■ What this task involves
Beginning at the line that contains "Which is uppermost among" and continuing through the final line of the items, format each line as a row of a Markdown table with the columns Row and Text. Number the rows in the Row column and omit blank lines.

■ Rows
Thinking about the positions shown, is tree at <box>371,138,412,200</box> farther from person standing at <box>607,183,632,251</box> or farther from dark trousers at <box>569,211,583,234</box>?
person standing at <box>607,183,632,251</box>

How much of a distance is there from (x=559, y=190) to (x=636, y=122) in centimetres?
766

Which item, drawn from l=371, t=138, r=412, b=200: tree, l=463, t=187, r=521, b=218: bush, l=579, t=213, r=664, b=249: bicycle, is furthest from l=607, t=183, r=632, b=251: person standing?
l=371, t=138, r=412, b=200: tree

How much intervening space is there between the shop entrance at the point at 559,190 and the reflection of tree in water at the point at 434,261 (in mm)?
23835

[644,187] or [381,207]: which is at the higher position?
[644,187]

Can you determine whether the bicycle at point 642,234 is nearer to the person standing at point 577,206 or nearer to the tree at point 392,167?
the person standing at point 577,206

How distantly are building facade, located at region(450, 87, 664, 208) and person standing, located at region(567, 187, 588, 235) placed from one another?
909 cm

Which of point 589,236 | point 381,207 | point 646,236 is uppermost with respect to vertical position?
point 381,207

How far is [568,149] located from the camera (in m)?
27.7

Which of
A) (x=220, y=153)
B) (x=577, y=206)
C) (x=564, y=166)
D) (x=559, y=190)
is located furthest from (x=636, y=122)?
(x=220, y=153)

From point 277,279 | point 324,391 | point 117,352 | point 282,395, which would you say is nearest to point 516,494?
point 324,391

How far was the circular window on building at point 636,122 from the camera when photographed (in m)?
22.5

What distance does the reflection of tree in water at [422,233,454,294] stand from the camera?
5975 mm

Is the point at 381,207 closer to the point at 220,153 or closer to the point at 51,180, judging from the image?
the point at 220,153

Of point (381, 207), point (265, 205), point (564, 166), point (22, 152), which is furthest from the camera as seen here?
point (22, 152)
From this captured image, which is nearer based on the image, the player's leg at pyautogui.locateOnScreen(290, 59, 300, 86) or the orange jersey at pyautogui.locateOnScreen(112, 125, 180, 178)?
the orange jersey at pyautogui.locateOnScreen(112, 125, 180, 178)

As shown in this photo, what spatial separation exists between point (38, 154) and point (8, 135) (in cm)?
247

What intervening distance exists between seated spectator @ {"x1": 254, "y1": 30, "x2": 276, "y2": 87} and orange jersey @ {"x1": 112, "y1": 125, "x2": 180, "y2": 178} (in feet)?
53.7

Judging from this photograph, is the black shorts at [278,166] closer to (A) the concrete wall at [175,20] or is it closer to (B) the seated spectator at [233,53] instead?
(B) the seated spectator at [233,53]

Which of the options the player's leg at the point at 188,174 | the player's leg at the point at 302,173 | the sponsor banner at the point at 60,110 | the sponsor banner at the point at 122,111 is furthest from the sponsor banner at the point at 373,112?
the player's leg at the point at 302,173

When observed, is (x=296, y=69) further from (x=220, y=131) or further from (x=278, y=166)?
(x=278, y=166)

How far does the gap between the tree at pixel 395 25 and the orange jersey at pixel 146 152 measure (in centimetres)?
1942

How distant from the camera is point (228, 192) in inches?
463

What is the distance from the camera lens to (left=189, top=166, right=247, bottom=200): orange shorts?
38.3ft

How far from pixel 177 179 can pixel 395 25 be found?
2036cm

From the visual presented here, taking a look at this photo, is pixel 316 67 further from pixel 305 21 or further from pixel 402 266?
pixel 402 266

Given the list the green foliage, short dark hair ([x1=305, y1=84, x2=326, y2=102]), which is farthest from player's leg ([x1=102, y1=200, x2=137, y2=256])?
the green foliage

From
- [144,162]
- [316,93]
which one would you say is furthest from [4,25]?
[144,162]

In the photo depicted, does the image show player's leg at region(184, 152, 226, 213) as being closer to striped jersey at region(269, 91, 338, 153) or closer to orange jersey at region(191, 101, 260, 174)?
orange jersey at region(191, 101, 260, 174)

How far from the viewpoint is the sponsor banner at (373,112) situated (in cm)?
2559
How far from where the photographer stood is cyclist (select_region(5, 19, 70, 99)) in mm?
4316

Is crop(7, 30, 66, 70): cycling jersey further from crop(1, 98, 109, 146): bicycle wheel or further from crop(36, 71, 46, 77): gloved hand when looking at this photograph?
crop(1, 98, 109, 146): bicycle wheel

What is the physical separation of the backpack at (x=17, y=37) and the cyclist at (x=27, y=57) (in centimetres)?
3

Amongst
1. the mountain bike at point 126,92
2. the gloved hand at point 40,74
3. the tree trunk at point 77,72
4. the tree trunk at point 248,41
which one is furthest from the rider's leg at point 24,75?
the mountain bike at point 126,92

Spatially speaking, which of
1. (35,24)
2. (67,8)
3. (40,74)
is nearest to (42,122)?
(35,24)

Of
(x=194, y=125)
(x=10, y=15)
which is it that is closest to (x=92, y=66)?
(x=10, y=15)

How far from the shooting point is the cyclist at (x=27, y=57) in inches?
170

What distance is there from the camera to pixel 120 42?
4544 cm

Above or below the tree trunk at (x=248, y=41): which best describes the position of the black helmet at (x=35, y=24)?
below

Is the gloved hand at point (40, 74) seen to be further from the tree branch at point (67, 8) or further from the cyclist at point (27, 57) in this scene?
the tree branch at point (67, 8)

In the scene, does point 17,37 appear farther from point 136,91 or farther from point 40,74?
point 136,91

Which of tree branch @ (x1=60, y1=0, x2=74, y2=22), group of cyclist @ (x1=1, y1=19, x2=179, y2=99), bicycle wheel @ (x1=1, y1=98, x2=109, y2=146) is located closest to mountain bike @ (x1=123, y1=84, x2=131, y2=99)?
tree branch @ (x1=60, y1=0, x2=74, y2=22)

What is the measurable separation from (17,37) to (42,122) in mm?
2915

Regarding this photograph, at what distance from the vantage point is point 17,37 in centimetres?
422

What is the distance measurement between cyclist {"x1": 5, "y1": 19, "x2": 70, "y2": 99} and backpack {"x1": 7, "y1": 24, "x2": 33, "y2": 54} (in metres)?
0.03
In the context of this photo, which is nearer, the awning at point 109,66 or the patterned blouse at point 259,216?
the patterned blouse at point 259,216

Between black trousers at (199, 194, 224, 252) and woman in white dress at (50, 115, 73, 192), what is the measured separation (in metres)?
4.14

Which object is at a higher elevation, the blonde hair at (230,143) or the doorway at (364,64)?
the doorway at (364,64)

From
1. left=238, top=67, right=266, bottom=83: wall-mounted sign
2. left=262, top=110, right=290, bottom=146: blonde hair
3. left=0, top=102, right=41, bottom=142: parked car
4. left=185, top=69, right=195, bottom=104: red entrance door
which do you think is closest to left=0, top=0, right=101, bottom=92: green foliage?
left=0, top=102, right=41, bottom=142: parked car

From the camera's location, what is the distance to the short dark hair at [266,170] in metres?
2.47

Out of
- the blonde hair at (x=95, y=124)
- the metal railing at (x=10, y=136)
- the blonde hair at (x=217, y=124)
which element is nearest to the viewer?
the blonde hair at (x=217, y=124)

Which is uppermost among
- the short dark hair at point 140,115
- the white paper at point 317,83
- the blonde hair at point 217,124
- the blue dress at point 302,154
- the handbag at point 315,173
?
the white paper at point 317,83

■ The solution
| Row | Text |
|---|---|
| 1 | Which is uppermost among |
| 2 | - the short dark hair at point 140,115 |
| 3 | - the white paper at point 317,83 |
| 4 | - the blonde hair at point 217,124 |
| 5 | - the blue dress at point 302,154 |
| 6 | - the handbag at point 315,173 |
| 7 | ? |
| 8 | the white paper at point 317,83 |